### Brief:
Everything in the entries except the pictures must be duplicated exactly.

### Given data:
---------------

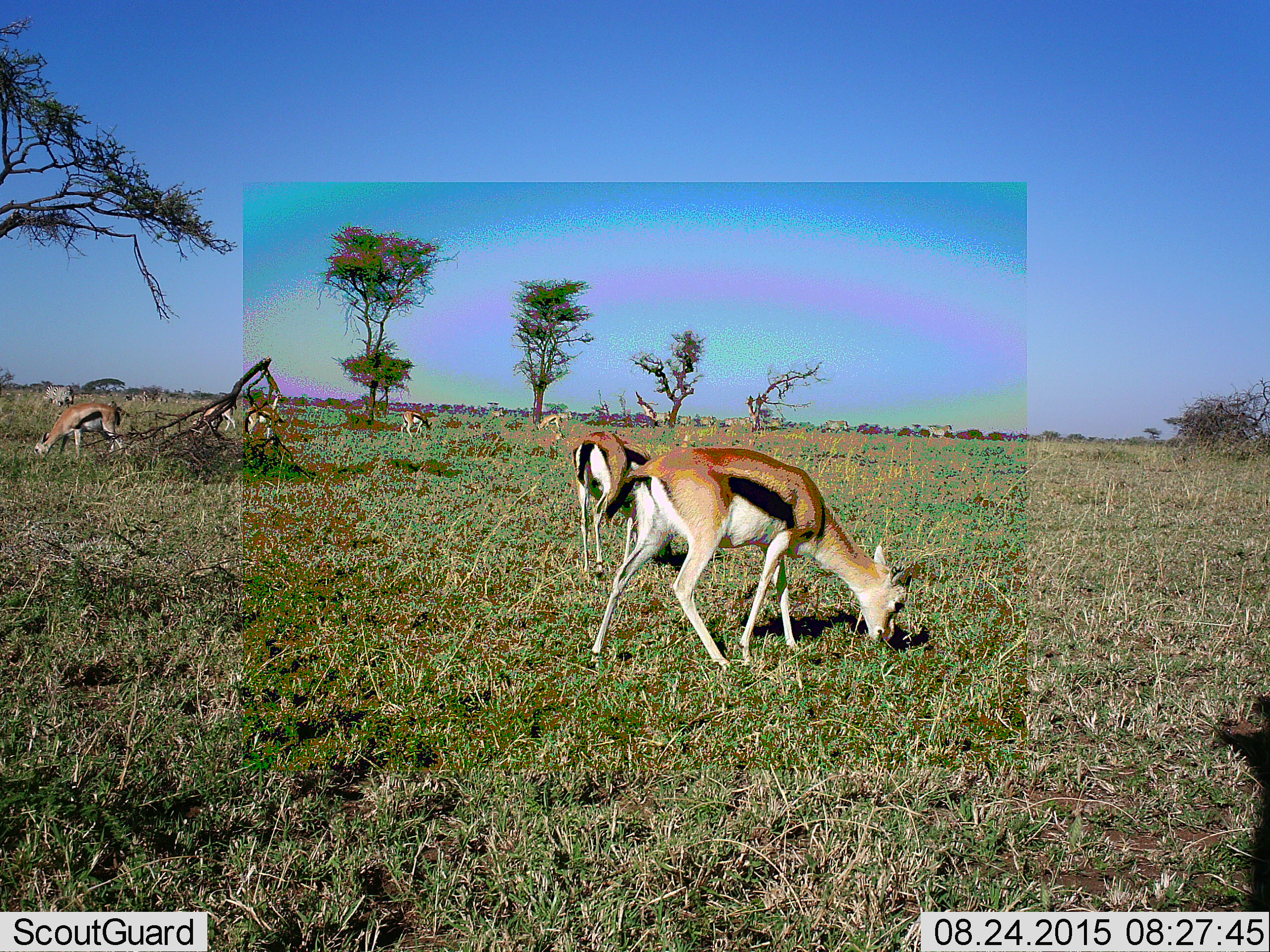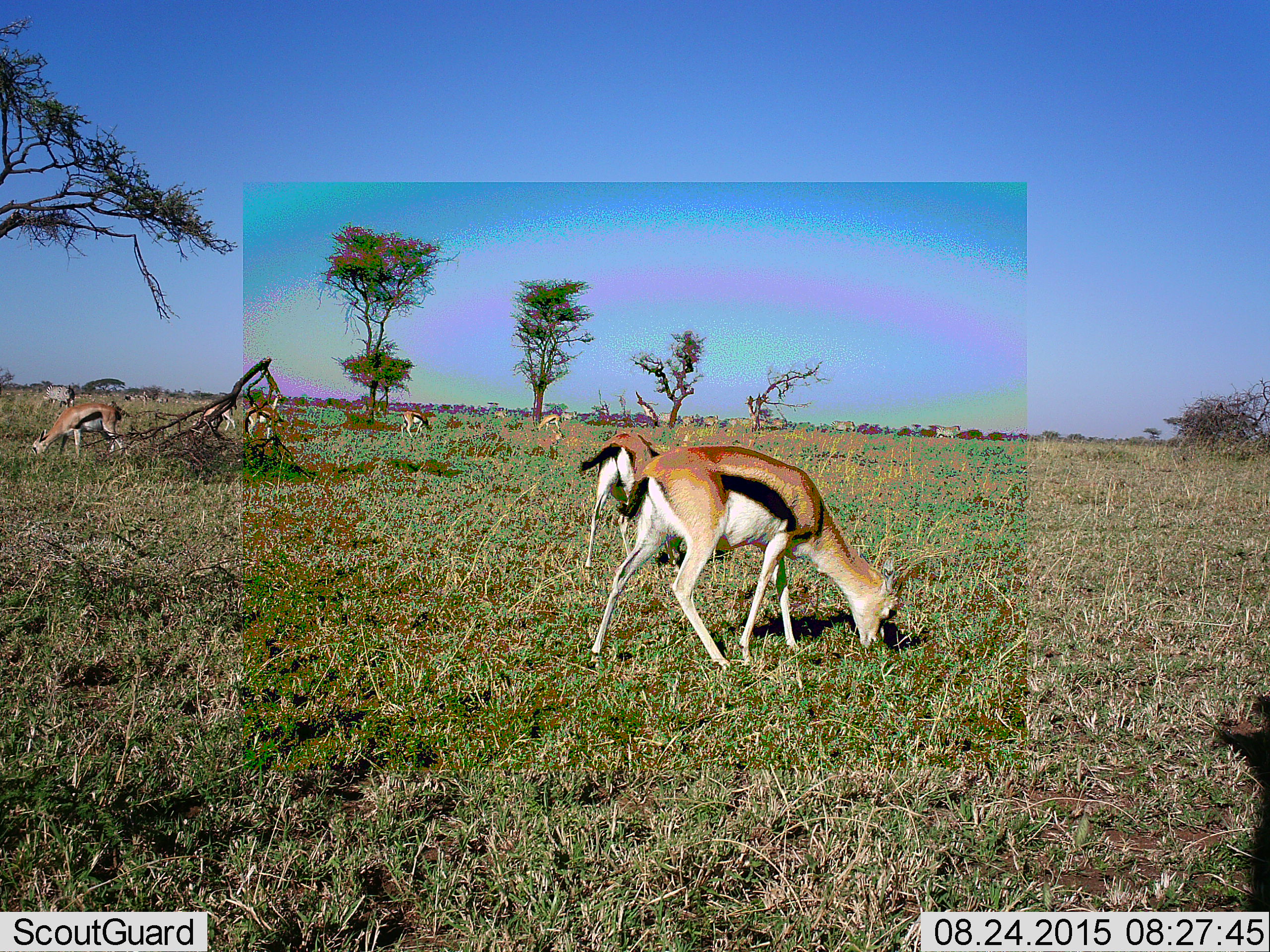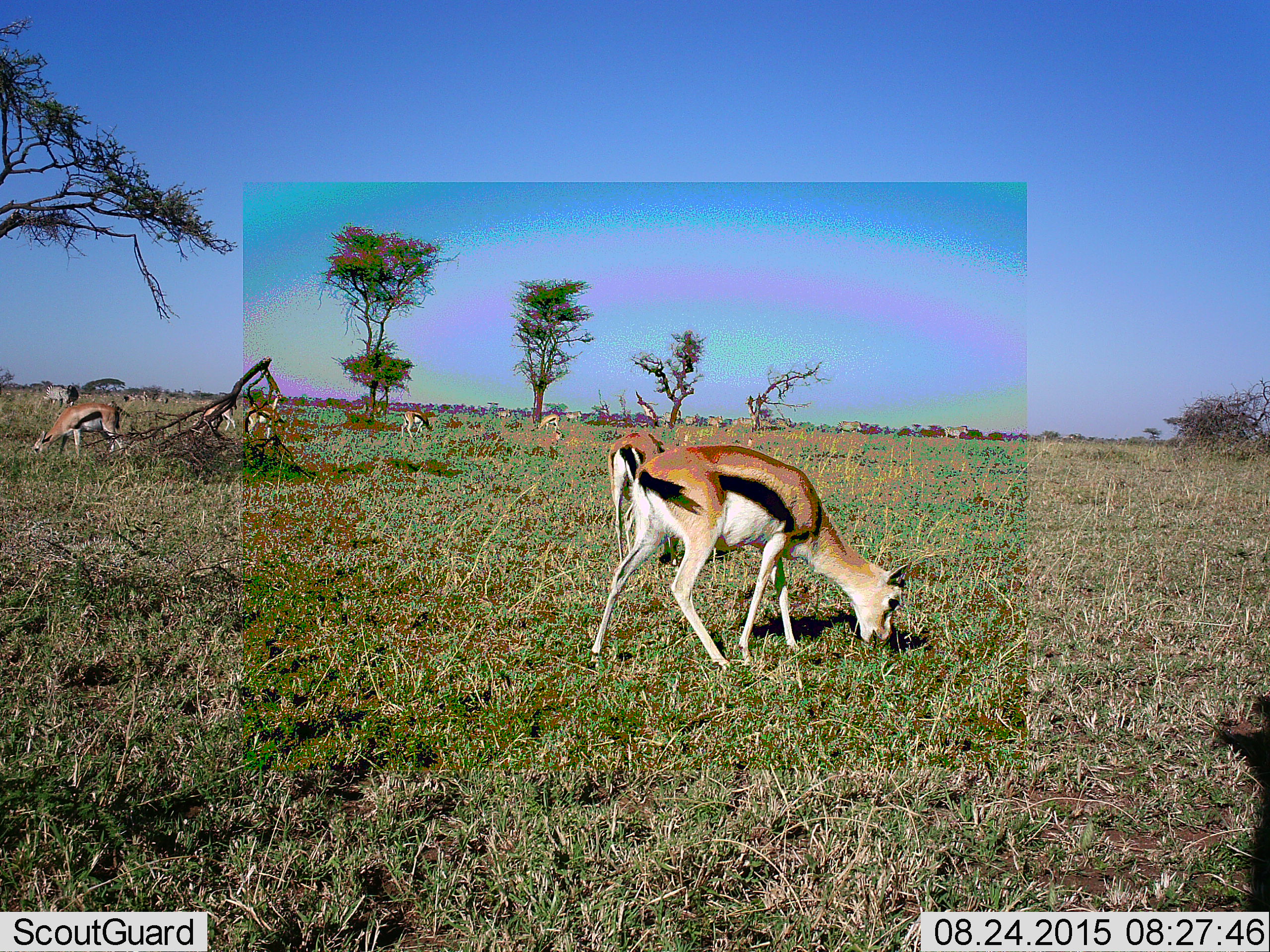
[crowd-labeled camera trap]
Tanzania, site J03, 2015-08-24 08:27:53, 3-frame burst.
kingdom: Animalia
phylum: Chordata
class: Mammalia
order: Artiodactyla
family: Bovidae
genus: Eudorcas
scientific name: Eudorcas thomsonii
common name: thomson's gazelle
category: gazellethomsons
Gazellethomsons (thomson's gazelle) (Eudorcas thomsonii), count 7. Behavior (volunteer vote fractions): standing 20%, resting 0%, moving 10%, interacting 0%. Young present (vote fraction): 0%. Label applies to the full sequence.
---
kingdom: Animalia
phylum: Chordata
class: Mammalia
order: Perissodactyla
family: Equidae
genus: Equus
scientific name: Equus quagga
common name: plains zebra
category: zebra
Zebra (plains zebra) (Equus quagga), count 9. Behavior (volunteer vote fractions): standing 17%, resting 0%, moving 67%, interacting 0%. Young present (vote fraction): 0%. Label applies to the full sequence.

---------------

### Reply:
[crowd-labeled camera trap]
Tanzania, site J03, 2015-08-24 08:27:53, 3-frame burst.
kingdom: Animalia
phylum: Chordata
class: Mammalia
order: Artiodactyla
family: Bovidae
genus: Eudorcas
scientific name: Eudorcas thomsonii
common name: thomson's gazelle
category: gazellethomsons
Gazellethomsons (thomson's gazelle) (Eudorcas thomsonii), count 7. Behavior (volunteer vote fractions): standing 20%, resting 0%, moving 10%, interacting 0%. Young present (vote fraction): 0%. Label applies to the full sequence.
---
kingdom: Animalia
phylum: Chordata
class: Mammalia
order: Perissodactyla
family: Equidae
genus: Equus
scientific name: Equus quagga
common name: plains zebra
category: zebra
Zebra (plains zebra) (Equus quagga), count 9. Behavior (volunteer vote fractions): standing 17%, resting 0%, moving 67%, interacting 0%. Young present (vote fraction): 0%. Label applies to the full sequence.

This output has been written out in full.